#### [Stated task]
Pull out every line of the data below that contains the word "field".

#### [Exercise material]
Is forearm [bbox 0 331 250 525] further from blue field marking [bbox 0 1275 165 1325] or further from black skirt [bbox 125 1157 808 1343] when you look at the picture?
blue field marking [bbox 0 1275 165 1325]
* * *
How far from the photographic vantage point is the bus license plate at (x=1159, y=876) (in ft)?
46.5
--
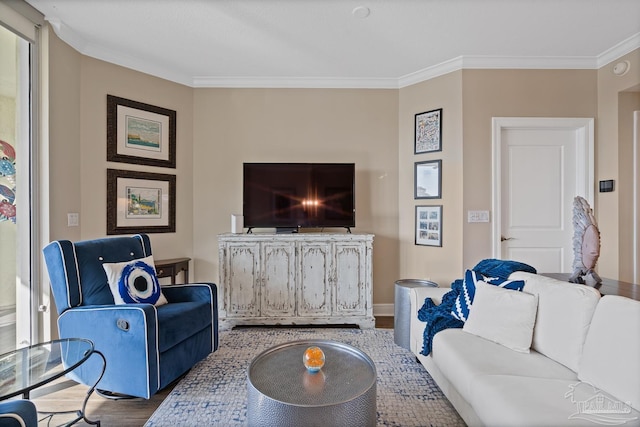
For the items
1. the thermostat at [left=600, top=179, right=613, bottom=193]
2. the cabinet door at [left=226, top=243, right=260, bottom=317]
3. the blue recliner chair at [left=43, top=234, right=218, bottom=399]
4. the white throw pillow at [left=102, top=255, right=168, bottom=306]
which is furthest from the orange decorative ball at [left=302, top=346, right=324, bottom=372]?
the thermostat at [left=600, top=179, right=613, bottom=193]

#### [Result of the exercise]
Is forearm [bbox 0 331 250 525] further from blue field marking [bbox 0 1275 165 1325] or further from black skirt [bbox 125 1157 808 1343] when you look at the picture?
blue field marking [bbox 0 1275 165 1325]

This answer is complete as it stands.